SACRAMENTO, Calif. — The nurses are back with their gloves off — and not the disposable medical kind.
Despite a legislative setback last year — dealt by one of the state’s top Democrats, of all people — the powerful California Nurses Association stormed the state Capitol Wednesday to resume their campaign for single payer health care.
A few hundred of the union’s members and supporters, dressed in cherry-red sweatshirts and hats, crowded the north steps of the Capitol on Wednesday morning, pumping their fists and chanting “Everybody in! Nobody out!”
Hours before a marathon hearing on the issue began, they toted around mass-produced signs and bopped to an Afro-Latin-hip-hop band, all in support of a single-payer bill that Assembly Speaker Anthony Rendon described last year as “woefully incomplete.”
“The only thing that’s incomplete is the leadership,” declared Bonnie Castillo, a former critical-care nurse who is the union’s associate executive director.
Castillo, the first speaker, set a defiant tone for the raucous event, which took place just before an informational hearing on the bill that would replace private insurance with one government-administered or “single-payer” health care system in California.
The union has been the most ardent supporter of single-payer in the state. The nurses say the health care system they work for now leaves some people who can’t afford to pay sick, struggling and in debt.
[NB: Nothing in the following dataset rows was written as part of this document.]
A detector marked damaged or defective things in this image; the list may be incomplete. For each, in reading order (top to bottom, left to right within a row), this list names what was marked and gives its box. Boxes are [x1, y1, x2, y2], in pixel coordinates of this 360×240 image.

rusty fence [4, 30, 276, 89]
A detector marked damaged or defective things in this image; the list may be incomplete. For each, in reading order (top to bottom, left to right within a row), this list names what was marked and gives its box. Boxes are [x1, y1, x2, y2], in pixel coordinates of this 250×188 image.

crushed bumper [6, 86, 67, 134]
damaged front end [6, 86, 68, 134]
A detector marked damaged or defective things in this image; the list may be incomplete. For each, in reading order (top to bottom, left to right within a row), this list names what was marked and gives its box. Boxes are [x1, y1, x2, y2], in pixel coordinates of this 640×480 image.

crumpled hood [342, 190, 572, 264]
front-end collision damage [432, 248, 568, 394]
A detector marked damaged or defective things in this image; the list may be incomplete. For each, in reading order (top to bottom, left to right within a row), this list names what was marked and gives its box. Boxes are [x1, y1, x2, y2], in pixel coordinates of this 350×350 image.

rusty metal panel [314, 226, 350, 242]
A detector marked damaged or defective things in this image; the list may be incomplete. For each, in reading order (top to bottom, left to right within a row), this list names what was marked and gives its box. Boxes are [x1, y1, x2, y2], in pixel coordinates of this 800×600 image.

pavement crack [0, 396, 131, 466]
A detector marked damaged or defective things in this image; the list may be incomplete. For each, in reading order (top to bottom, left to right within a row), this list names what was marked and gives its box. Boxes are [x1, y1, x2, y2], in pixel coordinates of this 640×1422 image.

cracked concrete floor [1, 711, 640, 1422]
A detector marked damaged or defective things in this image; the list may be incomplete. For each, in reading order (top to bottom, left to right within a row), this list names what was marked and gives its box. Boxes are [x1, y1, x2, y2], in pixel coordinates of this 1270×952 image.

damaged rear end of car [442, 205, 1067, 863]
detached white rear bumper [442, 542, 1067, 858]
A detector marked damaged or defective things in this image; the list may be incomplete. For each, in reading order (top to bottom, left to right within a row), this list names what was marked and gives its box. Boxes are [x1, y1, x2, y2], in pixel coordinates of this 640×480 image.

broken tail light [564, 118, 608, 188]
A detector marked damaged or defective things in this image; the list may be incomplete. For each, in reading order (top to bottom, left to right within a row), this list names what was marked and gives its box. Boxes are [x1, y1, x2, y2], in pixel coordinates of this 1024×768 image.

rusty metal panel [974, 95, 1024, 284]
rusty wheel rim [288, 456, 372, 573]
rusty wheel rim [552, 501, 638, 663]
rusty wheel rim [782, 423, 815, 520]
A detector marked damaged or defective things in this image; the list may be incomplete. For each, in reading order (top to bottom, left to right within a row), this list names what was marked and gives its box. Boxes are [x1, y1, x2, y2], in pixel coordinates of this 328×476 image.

They stand in stark contrast to others in the medical field, who have banded together to form a coalition opposing the single-payer bill, SB 562. The bill “would dismantle the health care marketplace and destabilize the state’s economy,” the group of physicians, dentists, nurse practitioners, community clinics and others said in a press release.
Rendon yanked the bill from further consideration last June, saying it did not address serious issues such as financing and cost controls.
In that instant, Rendon became the union’s No. 1 enemy. At the time, the union’s executive director, RoseAnn DeMoro, tweeted a picture of the iconic California grizzly bear being stabbed in the back with a knife emblazoned with Rendon’s name. Rendon said he was besieged by death threats.
During the hour-long rally under overcast skies and a foggy drizzle, the mere mention of his name elicited boos.
“We have the tenacity, the determination and the will to continue. We’re not stopping until we get this passed,” Catherine Kennedy, an intensive-care nurse in Sacramento and secretary for the organization, told a California Healthline reporter.
The union says it has 100,000 members. The fact that most are women makes it much stronger, Kennedy said, especially at a time when women are feeling more empowered.
“Time’s up on that!” some yelled in front of the Capitol, echoing the #TimesUp movement that has gained momentum as women nationwide speak out about sexual harassment and other gender-related discrimination.
“Nurses are a female dominated profession. We will not be dismissed. We will not be ridiculed. We will not be put in our place,” Castillo tweeted shortly after she spoke.
Earlier this month, Rendon told reporters that the bill’s sponsors had not responded to his concerns — including how to pay for a single-payer system. “Absolutely nothing has happened with the bill,” he said. “The sponsors of the bill have sat on their hands and done nothing for the past six months.”
That comment is “insulting and disrespectful to all these people who have been knocking on doors … and participating in every committee hearing,” Castillo said after the rally.
Castillo added that the union commissioned an economic analysis of the proposal that was never robustly discussed in the legislature.
Inside the committee room, the hearing, which started at 1 p.m., stretched into the evening as nurses dominated the public comment period. Throughout the testimony, they scoffed and mock-coughed at comments they disagreed with.
They promised to be back with more noise, more rallies and more pressure until single-payer makes it through the legislature.
“The intent is to get us to shut up,” Castillo said, “but that’s not going to happen here.”